Urgent: Unable to read sequence file despite class is defined explicitly, thank you very much


#1

Here is the script:

case class Orders(order_id: Int, order_date: String, order_customer_id: Int, order_status: String)

val seqRDD=sc.sequenceFile("orders03132_seq",classOf[org.apache.hadoop.io.Text],classOf[org.apache.hadoop.io.Text])

Here is the error:

18/03/20 07:37:04 ERROR Executor: Exception in task 0.0 in stage 16.0 (TID 111)
java.lang.RuntimeException: java.io.IOException: WritableName can’t load class: orders


#2

Now I know why it is throwing error: it is because for sequence file the type of Key and Value are needed in order to read the sequence, in this example, the sequence file contains only one type.

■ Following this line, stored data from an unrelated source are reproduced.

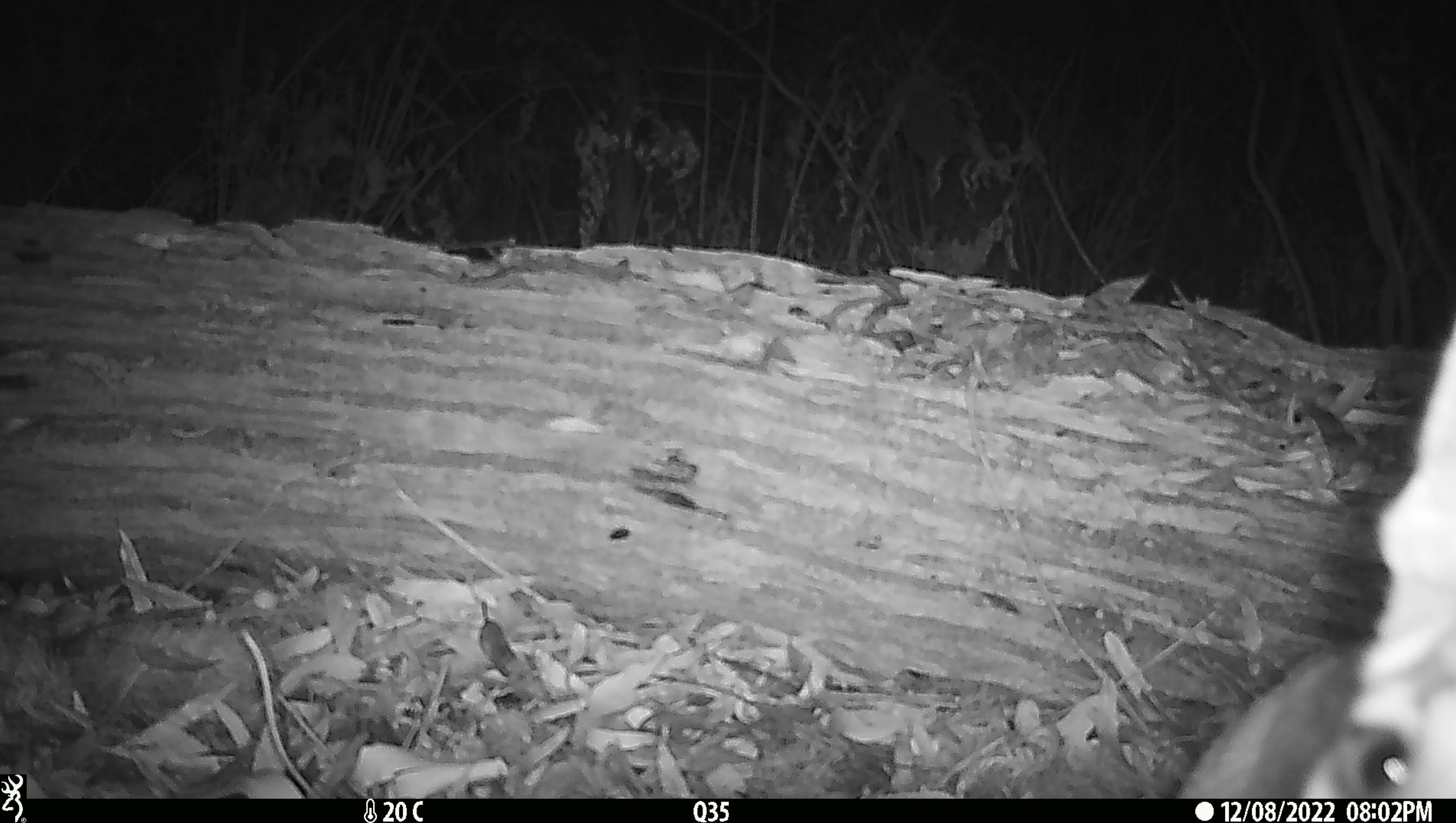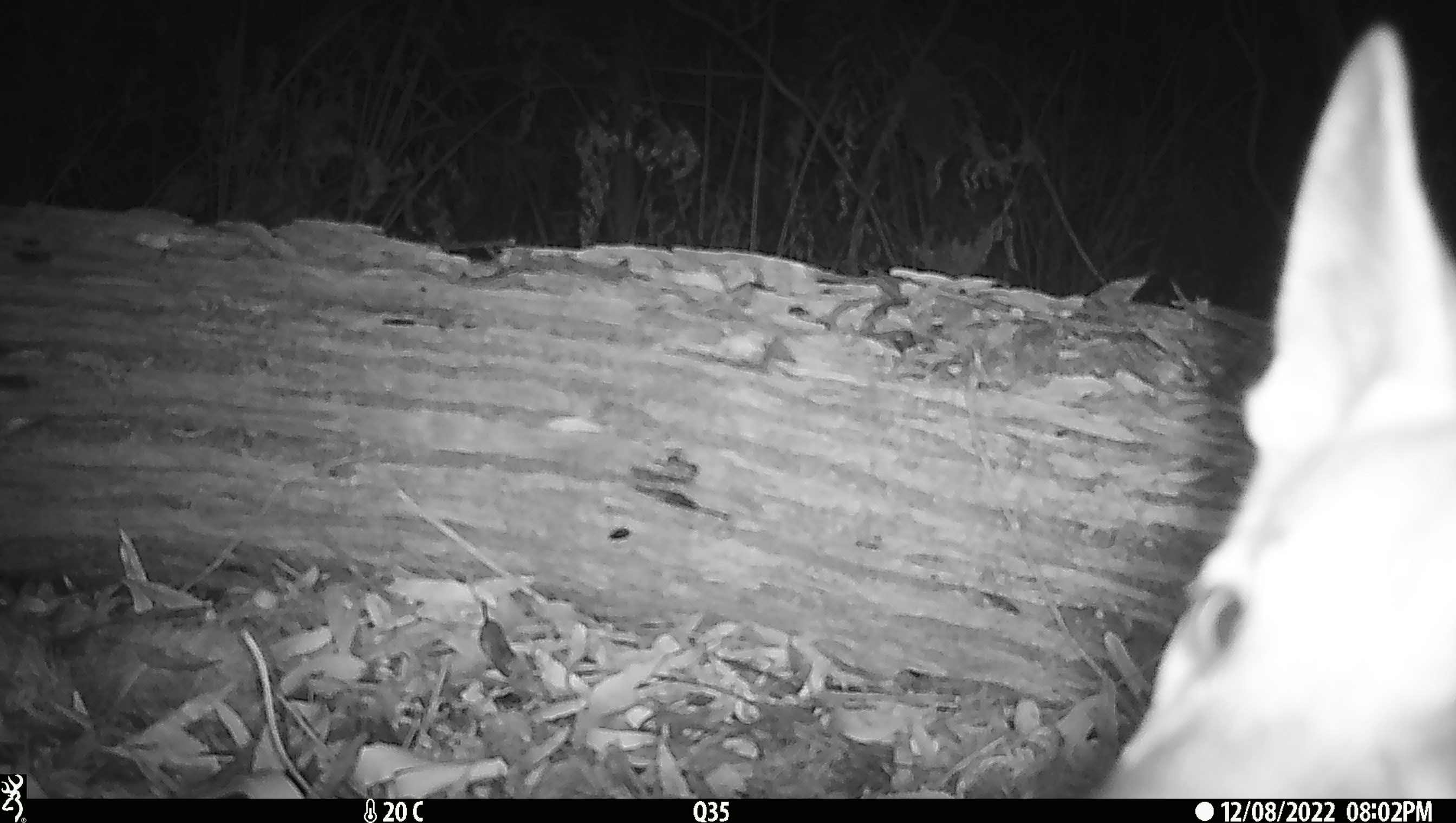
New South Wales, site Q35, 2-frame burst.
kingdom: Animalia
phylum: Chordata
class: Mammalia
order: Carnivora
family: Canidae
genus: Canis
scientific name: Canis familiaris dingo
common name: dingo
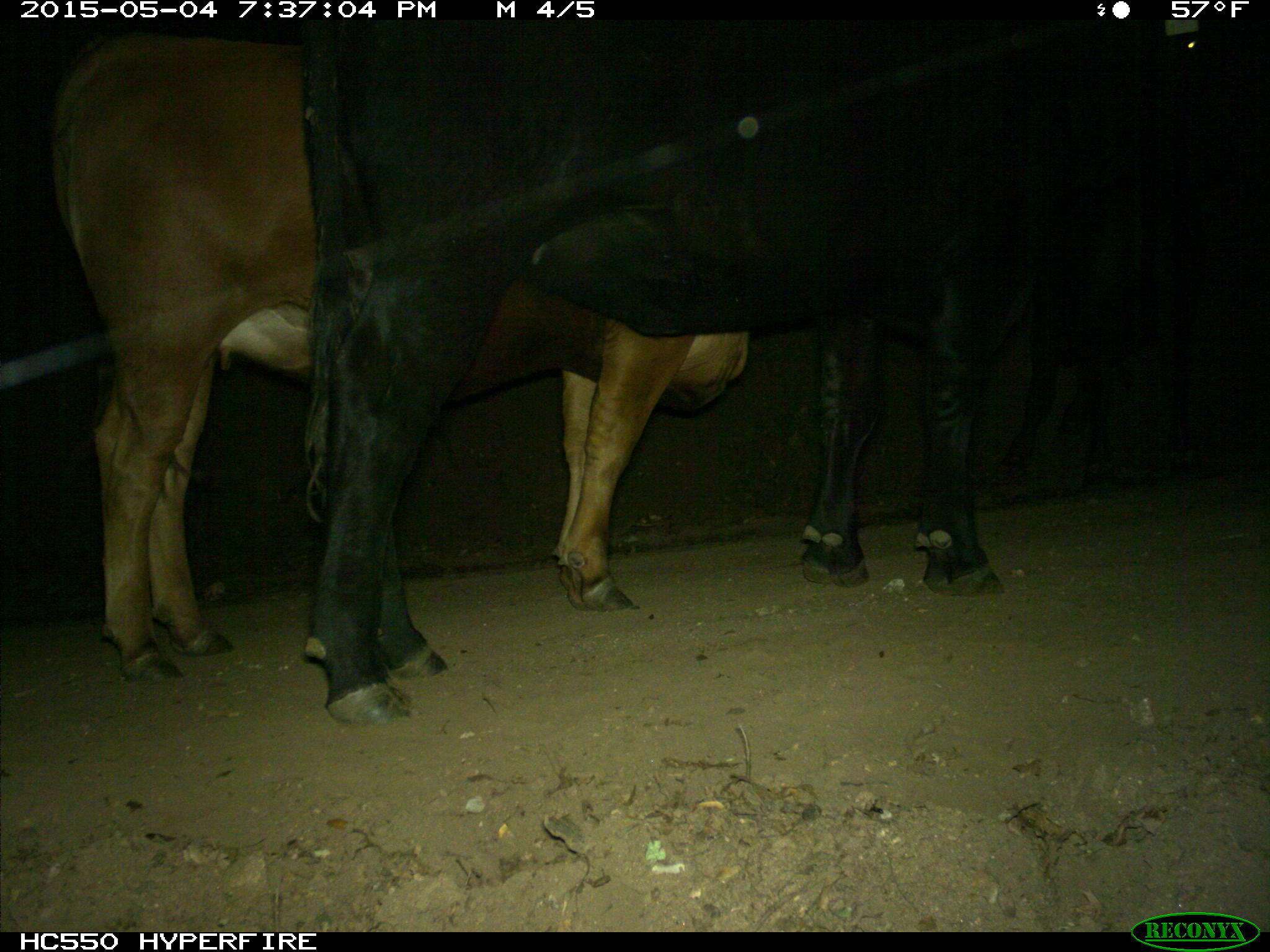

But, this sequence file was generated using sqoop, why only one type is seen in the file?

sqoop import -m 1 \
--connect=jdbc:mysql://ms.itversity.com/retail_db \
--username=retail_user \
--password=itversity \
--table=orders \
--as-sequencefile \
--target-dir=order20180320_seq

[paslechoix@gw03 ~]$ hdfs dfs -cat order20180320_seq/part-m-00000 |head
SEQ!org.apache.hadoop.io.LongWritableorders7▒▒P▒ U3▒3▒$@▒▒-OCLOSED@▒▒PENDING_PAYMENT@▒▒/COMPLETE@▒▒"{CLOSED@▒▒,COMPLETE@▒COMPLETE@▒▒COMPLET@▒▒


Why the command works somewhere else but not in the paid lab environment? Can anyone explain?